[WORK REQUEST]:
Keep the images out while you retype all of the data exactly.

[GIVEN DATA Boundary: Start]

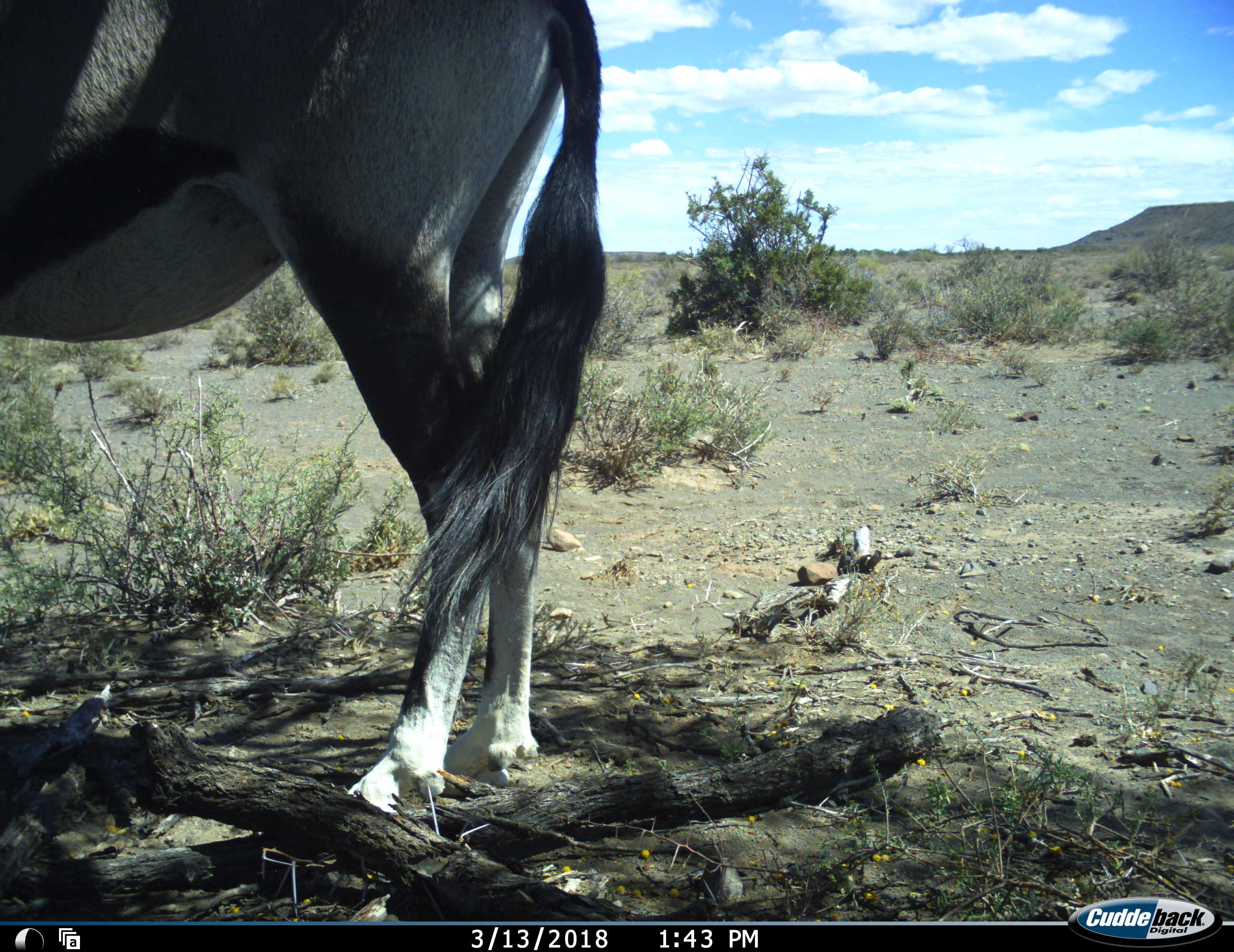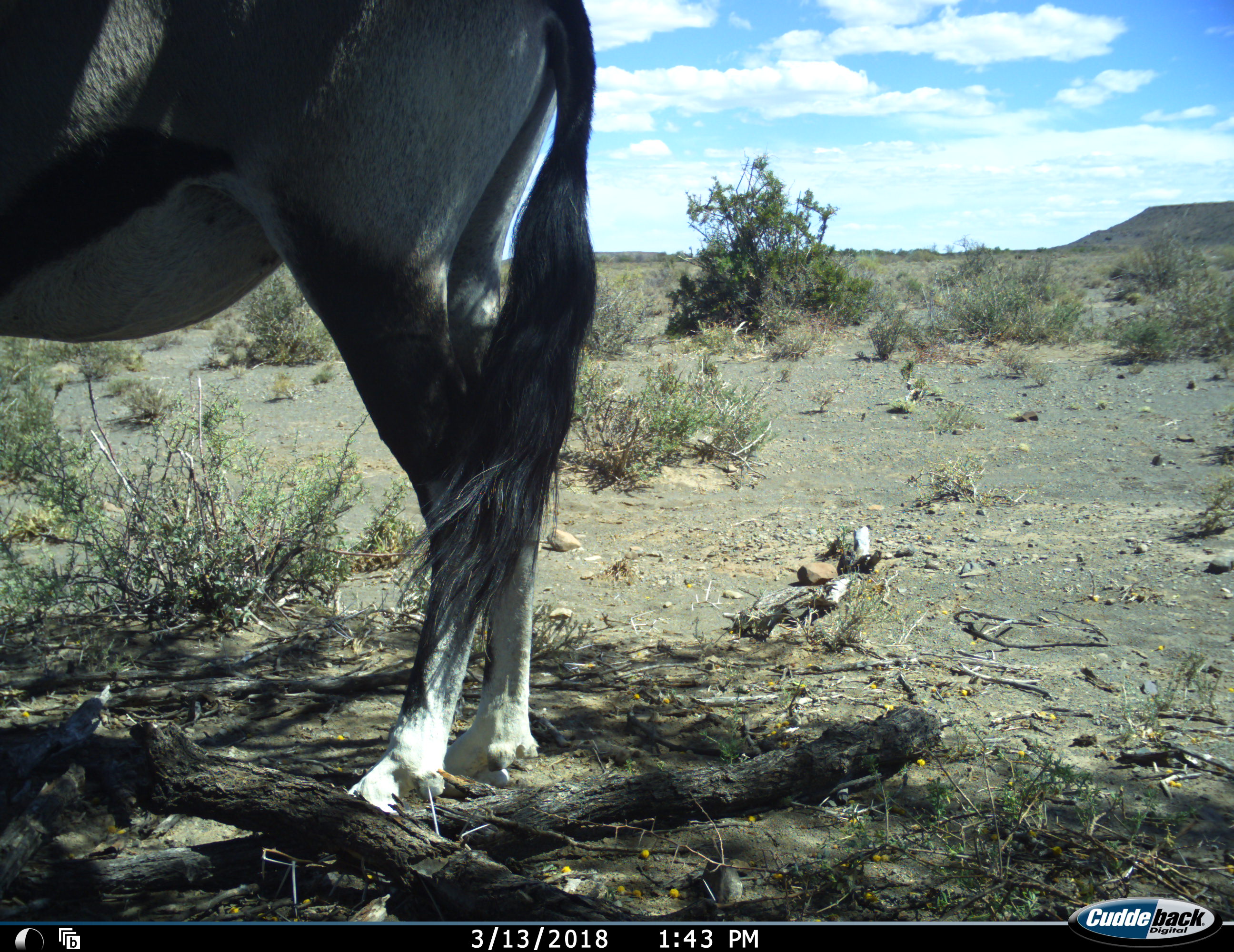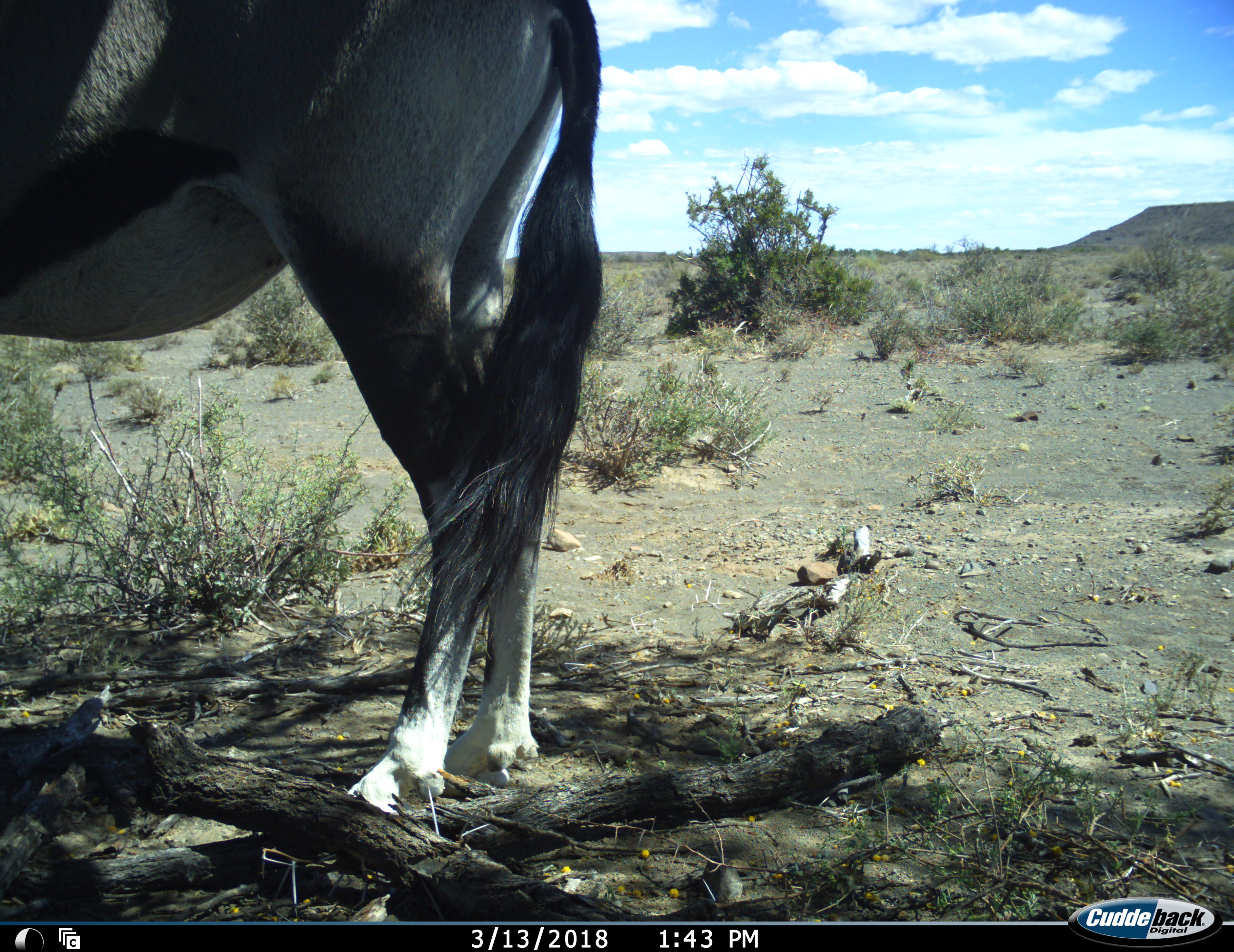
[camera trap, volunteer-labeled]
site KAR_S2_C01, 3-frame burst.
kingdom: Animalia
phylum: Chordata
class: Mammalia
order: Artiodactyla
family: Bovidae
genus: Oryx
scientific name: Oryx gazella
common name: gemsbok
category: oryx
Oryx (gemsbok) (Oryx gazella), count 1. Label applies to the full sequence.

[GIVEN DATA Boundary: End]

[TASK RESULT]:
[camera trap, volunteer-labeled]
site KAR_S2_C01, 3-frame burst.
kingdom: Animalia
phylum: Chordata
class: Mammalia
order: Artiodactyla
family: Bovidae
genus: Oryx
scientific name: Oryx gazella
common name: gemsbok
category: oryx
Oryx (gemsbok) (Oryx gazella), count 1. Label applies to the full sequence.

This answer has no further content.